■ Task input
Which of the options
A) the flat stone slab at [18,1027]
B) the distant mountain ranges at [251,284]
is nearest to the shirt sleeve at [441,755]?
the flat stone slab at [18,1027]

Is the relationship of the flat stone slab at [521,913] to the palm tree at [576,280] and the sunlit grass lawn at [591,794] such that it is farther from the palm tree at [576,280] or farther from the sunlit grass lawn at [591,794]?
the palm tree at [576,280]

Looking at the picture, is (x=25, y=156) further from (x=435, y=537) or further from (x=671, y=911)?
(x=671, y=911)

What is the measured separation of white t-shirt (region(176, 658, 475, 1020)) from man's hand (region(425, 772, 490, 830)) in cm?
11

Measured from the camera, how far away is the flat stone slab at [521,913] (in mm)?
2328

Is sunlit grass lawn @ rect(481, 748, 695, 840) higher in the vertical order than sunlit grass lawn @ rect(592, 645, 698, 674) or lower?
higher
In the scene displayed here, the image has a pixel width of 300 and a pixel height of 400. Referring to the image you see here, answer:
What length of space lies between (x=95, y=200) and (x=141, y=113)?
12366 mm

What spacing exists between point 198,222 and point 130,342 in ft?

■ Given exercise
Output all records verbatim.

■ Written answer
Which of the options
A) the flat stone slab at [18,1027]
B) the distant mountain ranges at [251,284]
is nearest to the shirt sleeve at [441,755]?
the flat stone slab at [18,1027]

Is the relationship of the flat stone slab at [521,913] to the palm tree at [576,280] and the sunlit grass lawn at [591,794] such that it is farther from the palm tree at [576,280] or farther from the sunlit grass lawn at [591,794]?
the palm tree at [576,280]

Looking at the picture, is (x=25, y=156) further from (x=435, y=537) or further from (x=671, y=911)?
(x=671, y=911)

What is the measured separation of white t-shirt (region(176, 658, 475, 1020)) from man's hand (region(425, 772, 490, 830)) in cm?
11

Measured from the camera, how far away is the flat stone slab at [521,913] (in mm)?
2328

Is sunlit grass lawn @ rect(481, 748, 695, 840) higher in the vertical order than sunlit grass lawn @ rect(592, 645, 698, 674) or lower?
higher
In the scene displayed here, the image has a pixel width of 300 and a pixel height of 400. Referring to the image you see here, answer:
What length of space lies between (x=95, y=200) and (x=141, y=113)?
12366 mm

What spacing exists between point 198,222 and point 130,342 in ft?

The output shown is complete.